Por Dr. Anderson de Azevedo – OAB/PR 25.759

Apresentação do caso

Nos últimos dias, a mídia tem noticiado iniciativas fiscalizatórias de alguns conselhos profissionais de áreas da saúde, como o Conselho Regional de Medicina e de Odontologia do Estado de Santa Catarina, que realizaram operações juntamente com o PROCON e a Polícia Civil daquele Estado, autuando cirurgiões dentistas por supostas infrações administrativas profissionais e até mesmo pela prática de suposto crime de exercício irregular de profissional.
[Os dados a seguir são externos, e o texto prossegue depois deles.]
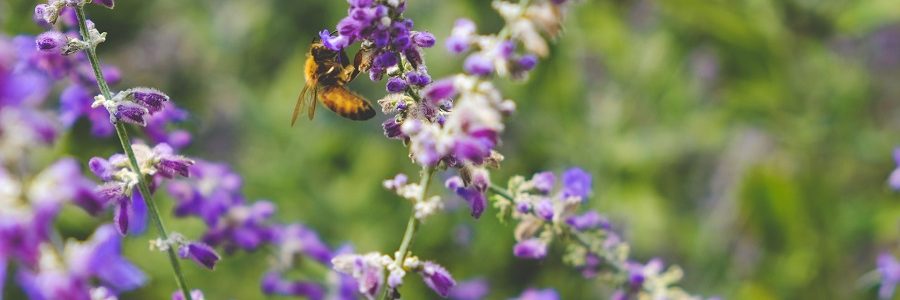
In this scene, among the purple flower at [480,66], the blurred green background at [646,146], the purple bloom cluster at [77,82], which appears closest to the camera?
the purple flower at [480,66]

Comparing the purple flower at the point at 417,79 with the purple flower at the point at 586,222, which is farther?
the purple flower at the point at 586,222

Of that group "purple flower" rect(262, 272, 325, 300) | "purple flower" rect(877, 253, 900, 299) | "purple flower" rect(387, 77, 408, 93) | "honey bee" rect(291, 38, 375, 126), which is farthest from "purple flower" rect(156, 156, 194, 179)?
"purple flower" rect(877, 253, 900, 299)

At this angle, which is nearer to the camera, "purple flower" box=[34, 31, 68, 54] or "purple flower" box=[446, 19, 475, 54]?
"purple flower" box=[446, 19, 475, 54]

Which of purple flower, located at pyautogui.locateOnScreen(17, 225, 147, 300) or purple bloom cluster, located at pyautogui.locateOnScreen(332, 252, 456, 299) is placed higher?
purple bloom cluster, located at pyautogui.locateOnScreen(332, 252, 456, 299)

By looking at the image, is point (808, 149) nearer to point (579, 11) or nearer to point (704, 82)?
point (704, 82)

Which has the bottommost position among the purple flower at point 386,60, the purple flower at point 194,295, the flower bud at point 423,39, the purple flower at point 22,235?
the purple flower at point 22,235

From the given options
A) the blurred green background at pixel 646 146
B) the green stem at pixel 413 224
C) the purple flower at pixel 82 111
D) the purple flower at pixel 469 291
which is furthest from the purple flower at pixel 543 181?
the blurred green background at pixel 646 146

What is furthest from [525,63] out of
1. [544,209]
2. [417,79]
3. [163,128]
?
[163,128]

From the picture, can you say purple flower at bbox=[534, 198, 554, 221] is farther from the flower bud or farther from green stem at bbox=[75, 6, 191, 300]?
green stem at bbox=[75, 6, 191, 300]

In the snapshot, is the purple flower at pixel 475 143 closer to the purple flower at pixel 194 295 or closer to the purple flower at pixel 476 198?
the purple flower at pixel 476 198
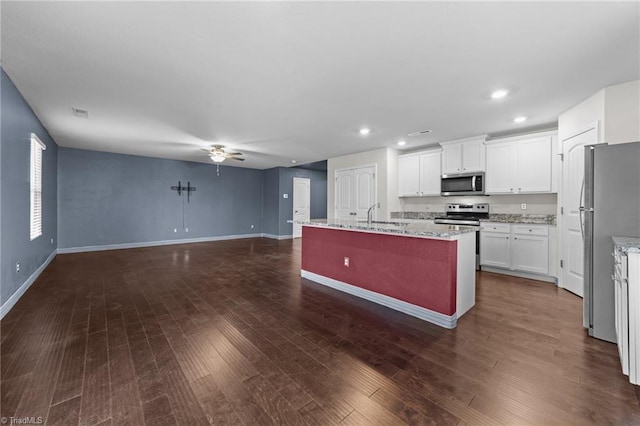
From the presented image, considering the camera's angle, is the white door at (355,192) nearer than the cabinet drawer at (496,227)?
No

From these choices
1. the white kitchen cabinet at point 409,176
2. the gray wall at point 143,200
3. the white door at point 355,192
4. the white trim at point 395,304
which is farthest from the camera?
A: the gray wall at point 143,200

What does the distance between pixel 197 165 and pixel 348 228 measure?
6619 millimetres

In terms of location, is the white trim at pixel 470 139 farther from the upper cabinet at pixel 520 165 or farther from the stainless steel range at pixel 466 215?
the stainless steel range at pixel 466 215

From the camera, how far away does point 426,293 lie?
9.29ft

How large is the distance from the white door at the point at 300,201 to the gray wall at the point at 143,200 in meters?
1.54

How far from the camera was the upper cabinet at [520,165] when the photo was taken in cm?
429

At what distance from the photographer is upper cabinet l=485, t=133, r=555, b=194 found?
429 cm

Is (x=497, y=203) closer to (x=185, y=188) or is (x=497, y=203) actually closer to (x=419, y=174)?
(x=419, y=174)

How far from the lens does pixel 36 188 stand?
429 centimetres

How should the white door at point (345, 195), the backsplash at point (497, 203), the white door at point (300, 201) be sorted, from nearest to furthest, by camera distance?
the backsplash at point (497, 203) → the white door at point (345, 195) → the white door at point (300, 201)

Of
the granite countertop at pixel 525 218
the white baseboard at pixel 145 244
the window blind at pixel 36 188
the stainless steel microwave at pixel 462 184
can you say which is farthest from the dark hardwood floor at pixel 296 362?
the white baseboard at pixel 145 244

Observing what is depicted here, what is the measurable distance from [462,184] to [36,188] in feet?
24.3

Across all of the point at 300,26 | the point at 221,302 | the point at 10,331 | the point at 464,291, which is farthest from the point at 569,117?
the point at 10,331

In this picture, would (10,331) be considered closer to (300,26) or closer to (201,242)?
(300,26)
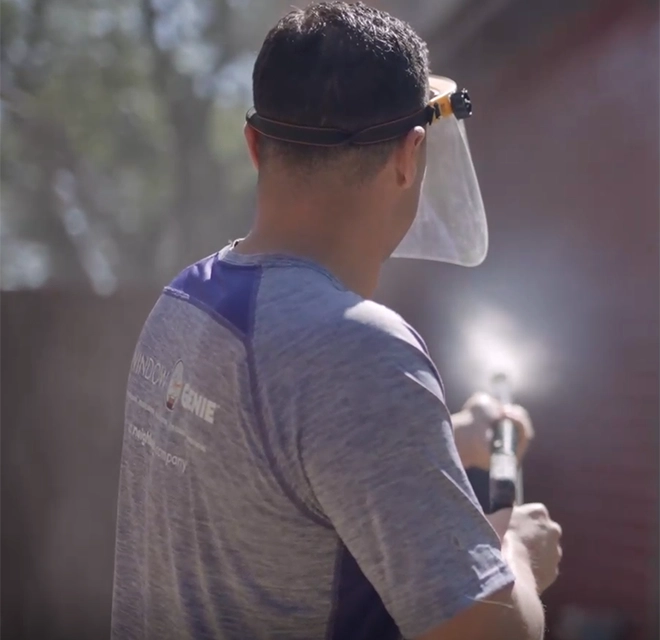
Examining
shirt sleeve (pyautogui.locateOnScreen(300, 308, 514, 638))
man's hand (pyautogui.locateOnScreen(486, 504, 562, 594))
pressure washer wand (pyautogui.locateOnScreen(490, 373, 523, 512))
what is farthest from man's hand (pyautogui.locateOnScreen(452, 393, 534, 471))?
shirt sleeve (pyautogui.locateOnScreen(300, 308, 514, 638))

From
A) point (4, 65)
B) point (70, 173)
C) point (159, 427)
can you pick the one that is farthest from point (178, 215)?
point (159, 427)

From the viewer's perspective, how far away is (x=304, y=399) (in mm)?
1201

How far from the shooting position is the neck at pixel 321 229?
1408 mm

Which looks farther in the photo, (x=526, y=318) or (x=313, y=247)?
(x=526, y=318)

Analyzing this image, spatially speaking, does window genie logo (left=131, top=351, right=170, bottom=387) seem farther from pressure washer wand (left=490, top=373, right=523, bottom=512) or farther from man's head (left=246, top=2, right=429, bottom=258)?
pressure washer wand (left=490, top=373, right=523, bottom=512)

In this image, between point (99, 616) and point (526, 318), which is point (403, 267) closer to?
point (526, 318)

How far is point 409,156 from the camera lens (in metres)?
1.43

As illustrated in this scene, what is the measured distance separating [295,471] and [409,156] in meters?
0.54

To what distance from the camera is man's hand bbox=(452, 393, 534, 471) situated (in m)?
1.93

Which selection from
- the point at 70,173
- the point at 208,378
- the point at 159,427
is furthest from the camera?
the point at 70,173

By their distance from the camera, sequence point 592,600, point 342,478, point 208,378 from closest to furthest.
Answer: point 342,478, point 208,378, point 592,600

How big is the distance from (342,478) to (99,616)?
4.03 metres

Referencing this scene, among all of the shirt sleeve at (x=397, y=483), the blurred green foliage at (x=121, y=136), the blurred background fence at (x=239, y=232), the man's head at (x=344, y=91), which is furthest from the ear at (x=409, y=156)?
the blurred green foliage at (x=121, y=136)

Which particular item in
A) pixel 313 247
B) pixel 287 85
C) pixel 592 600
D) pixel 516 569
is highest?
pixel 287 85
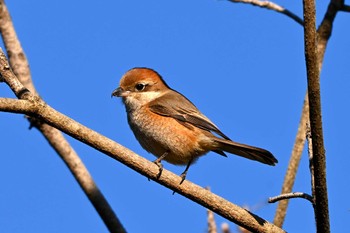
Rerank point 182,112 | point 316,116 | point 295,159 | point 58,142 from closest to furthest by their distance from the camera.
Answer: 1. point 316,116
2. point 295,159
3. point 58,142
4. point 182,112

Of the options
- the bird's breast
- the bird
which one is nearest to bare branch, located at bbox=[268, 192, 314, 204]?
the bird

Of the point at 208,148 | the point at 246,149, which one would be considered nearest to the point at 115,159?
the point at 246,149

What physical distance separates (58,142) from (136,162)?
5.09ft

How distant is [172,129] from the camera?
525 cm

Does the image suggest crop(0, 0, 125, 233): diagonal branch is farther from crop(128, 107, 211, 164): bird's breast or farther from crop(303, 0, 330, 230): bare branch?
crop(303, 0, 330, 230): bare branch

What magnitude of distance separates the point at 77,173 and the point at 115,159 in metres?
1.33

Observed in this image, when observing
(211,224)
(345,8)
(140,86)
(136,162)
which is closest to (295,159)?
(211,224)

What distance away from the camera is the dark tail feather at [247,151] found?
4.55 metres

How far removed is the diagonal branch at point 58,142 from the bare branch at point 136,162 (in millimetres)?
973

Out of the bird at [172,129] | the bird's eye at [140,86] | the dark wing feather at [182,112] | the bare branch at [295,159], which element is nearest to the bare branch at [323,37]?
the bare branch at [295,159]

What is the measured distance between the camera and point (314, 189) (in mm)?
3393

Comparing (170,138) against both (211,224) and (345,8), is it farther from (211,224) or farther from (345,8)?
(345,8)

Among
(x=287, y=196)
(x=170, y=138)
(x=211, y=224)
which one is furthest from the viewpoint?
(x=170, y=138)

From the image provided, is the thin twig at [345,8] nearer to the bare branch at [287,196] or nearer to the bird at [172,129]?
the bird at [172,129]
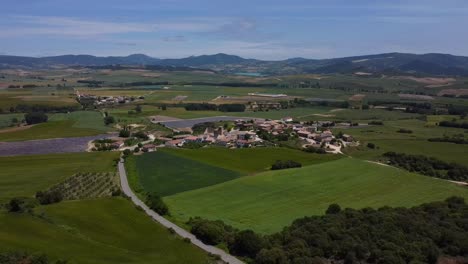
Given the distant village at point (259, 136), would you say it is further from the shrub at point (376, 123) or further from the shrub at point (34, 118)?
the shrub at point (34, 118)

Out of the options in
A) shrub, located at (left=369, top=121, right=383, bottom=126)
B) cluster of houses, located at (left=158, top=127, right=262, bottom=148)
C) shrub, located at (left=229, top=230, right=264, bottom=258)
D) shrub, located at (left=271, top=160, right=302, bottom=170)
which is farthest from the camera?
shrub, located at (left=369, top=121, right=383, bottom=126)

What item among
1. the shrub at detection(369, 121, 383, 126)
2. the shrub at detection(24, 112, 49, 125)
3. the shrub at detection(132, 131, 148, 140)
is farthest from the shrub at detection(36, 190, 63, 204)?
the shrub at detection(369, 121, 383, 126)

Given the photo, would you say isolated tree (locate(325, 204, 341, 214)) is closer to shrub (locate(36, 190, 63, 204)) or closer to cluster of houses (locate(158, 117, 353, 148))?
shrub (locate(36, 190, 63, 204))

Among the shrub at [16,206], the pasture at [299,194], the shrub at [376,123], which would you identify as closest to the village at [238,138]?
the shrub at [376,123]

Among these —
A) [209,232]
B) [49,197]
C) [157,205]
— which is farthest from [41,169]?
[209,232]

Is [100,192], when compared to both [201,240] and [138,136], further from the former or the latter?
[138,136]

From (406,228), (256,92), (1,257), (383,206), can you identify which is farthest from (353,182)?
(256,92)
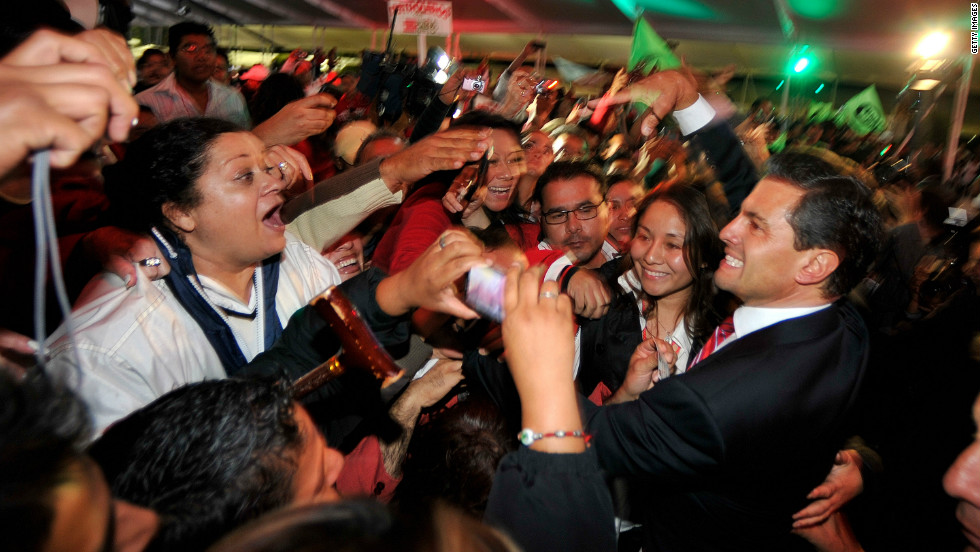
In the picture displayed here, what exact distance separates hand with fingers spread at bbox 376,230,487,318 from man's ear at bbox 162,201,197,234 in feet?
2.45

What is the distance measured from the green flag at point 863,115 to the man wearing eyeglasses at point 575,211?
20.8ft

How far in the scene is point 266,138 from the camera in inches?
107

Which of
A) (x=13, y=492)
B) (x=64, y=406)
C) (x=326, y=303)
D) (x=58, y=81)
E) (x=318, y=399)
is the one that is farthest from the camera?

Tais acontecimentos acaloraram discussões nas redes sociais envolvendo a classe médica e odontológica, associações representativas, dentre outras entidades, sobre a legalidade e abrangência da Resolução nº 230 do Conselho Federal de Odontologia (CFO), utilizada como fundamento desses procedimentos fiscalizatórios.

A referida Resolução do CFO limita a atuação dos cirurgiões dentistas, vedando a prática de procedimentos que o Conselho de Odontologia (e, também, o de Medicina) entende ser reserva clínica exclusiva da classe médica. Em um dos considerandos a Resolução menciona que determinados procedimentos ainda não constam no conteúdo programático dos cursos de graduação, de pós-graduação em Odontologia, e que existe carência de literatura científica relacionando tais técnicas à prática odontológica. Sob esse fundamento, dentre outros, o CFO entende que os cirurgiões dentistas não estão habilitados para a realização de determinados procedimentos estéticos da face, quais sejam: alectomia, blefaroplastia; cirurgia de castanhares ou lifting de sobrancelhas; otoplastia; rinoplastia e ritidoplastia ou face lifting.

No entanto, há um contundente descontentamento de profissionais dentistas sobre as restrições impostas pela Resolução do CFO, particularmente os cirurgiões bucomaxilofaciais, que expressam irresignação quanto à limitação de suas atividades profissionais, já que, tecnicamente, essa categoria de CDs, segundo defendem, está tecnicamente habilitada a realizar tais procedimentos, inclusive para atendimentos emergenciais em plantões de hospitais quando os pacientes possuem traumas na região da face.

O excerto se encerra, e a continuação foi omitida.